If the planning application is successful, the new plant will be built on a 30-acre site purchased from ISPAT, the Republic's only steel maker, at nearby Haulbowline Island. Over the next few days, some 15,000 leaflets, providing details about Indaver and its activities, will be distributed locally. The company said sophisticated equipment would prevent the emission of dioxides.

Ringaskiddy Residents Association chairman Mr Sean Forde said local people were "dumbfounded" about the proposals.

A community of 200 people would be asked to put up with the movement of up to 80 trucks containing hazardous waste each day, he said.

Ringaskiddy already had a particularly strong concentration of industry, and the road structure there would not be capable of coping with the proposed volume of heavy traffic. He said residents would have to employ a consultant to examine the technical aspects of the proposed plant. "But our immediate reaction is that we are against the proposal. We don't want an incinerator in Ringaskiddy."
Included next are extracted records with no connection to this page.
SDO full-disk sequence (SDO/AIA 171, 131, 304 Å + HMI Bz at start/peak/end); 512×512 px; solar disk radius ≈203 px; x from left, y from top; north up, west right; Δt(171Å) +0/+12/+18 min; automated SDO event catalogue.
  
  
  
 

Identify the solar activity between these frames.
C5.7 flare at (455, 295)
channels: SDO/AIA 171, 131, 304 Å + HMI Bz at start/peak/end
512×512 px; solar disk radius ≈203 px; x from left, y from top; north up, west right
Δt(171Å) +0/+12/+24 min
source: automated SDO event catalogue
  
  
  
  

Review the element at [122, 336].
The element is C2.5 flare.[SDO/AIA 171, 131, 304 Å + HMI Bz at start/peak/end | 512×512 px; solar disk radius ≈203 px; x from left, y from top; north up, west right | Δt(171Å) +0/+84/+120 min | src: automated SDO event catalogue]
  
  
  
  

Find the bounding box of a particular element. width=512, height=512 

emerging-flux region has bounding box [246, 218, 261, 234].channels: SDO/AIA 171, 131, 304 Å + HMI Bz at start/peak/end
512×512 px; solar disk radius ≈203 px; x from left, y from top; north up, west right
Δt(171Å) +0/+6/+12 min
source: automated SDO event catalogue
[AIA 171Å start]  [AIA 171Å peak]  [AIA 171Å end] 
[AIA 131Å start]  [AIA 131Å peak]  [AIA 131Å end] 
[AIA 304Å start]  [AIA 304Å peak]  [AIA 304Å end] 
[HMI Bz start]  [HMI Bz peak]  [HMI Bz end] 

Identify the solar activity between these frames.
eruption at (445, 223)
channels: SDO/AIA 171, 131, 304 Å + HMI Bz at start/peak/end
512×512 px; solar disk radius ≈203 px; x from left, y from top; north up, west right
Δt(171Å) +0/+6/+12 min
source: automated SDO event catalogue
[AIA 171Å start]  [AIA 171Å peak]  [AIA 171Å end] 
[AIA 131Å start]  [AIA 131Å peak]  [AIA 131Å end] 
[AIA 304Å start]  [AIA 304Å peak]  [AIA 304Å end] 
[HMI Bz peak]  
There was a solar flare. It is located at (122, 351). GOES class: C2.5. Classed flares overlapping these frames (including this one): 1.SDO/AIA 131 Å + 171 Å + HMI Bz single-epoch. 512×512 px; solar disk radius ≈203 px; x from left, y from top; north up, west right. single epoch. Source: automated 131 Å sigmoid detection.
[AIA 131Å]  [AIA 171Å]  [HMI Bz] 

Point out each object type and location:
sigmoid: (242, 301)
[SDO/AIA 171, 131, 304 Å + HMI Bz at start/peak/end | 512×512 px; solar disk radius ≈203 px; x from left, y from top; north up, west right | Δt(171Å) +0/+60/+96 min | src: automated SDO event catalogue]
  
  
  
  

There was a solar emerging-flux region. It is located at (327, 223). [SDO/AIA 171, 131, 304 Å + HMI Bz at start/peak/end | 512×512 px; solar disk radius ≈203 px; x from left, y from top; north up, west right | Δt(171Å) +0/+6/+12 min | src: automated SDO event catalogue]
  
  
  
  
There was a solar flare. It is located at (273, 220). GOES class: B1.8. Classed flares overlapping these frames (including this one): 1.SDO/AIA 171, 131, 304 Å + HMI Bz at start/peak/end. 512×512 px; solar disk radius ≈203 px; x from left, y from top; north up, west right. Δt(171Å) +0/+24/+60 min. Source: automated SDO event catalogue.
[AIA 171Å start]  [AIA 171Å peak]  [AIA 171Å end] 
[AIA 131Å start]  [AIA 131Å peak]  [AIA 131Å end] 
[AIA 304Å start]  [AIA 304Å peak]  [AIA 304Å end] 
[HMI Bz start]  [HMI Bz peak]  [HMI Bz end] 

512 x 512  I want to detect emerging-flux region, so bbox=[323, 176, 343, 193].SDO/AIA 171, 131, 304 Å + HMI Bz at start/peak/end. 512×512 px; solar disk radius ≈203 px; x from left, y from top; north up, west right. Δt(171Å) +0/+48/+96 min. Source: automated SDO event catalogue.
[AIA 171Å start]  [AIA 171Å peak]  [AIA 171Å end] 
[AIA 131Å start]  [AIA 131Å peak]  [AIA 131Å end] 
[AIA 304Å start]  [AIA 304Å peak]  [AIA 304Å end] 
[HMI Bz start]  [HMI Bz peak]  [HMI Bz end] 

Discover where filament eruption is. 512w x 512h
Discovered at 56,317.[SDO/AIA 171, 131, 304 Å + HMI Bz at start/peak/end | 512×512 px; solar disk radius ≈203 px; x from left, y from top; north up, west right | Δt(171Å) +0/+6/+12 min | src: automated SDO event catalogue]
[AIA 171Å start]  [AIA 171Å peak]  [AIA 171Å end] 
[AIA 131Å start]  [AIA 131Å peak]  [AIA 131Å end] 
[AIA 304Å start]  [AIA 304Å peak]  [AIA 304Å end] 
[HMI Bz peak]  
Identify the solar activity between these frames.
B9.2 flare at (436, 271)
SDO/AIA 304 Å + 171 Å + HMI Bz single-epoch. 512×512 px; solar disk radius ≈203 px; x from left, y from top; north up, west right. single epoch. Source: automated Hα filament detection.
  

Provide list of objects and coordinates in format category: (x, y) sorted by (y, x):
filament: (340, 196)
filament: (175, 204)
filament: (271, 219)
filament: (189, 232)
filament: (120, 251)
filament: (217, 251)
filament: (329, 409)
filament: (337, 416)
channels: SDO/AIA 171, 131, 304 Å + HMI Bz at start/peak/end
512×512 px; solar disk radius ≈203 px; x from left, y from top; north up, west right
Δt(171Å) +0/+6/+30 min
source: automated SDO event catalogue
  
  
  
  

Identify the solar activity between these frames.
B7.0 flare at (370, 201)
In a statement, the Green Party said it was implacably opposed to the proposed incinerator.

Mr Dan Boyle, the party's representative on Cork Corporation, said: "As well as promoting the wrong type of technology, which will do nothing to decrease the amount of hazardous and domestic waste that is being created, this proposal is particularly contemptuous of the Ringaskiddy community, which is now being asked to live with every aspect of the creation, treatment and seeming disposal of hazardous materials in their midst. "It also dishonours many years of promises made to the Ringaskiddy community that no such facility would be located there. If this proposal were ever to become reality, it would create a two-headed monster that will need to be constantly fed," Mr Boyle said.

Indaver NV is a joint venture which is 50 per cent owned by the Flemish government. The other partner in the venture is a consortium of Antwerp-based industries.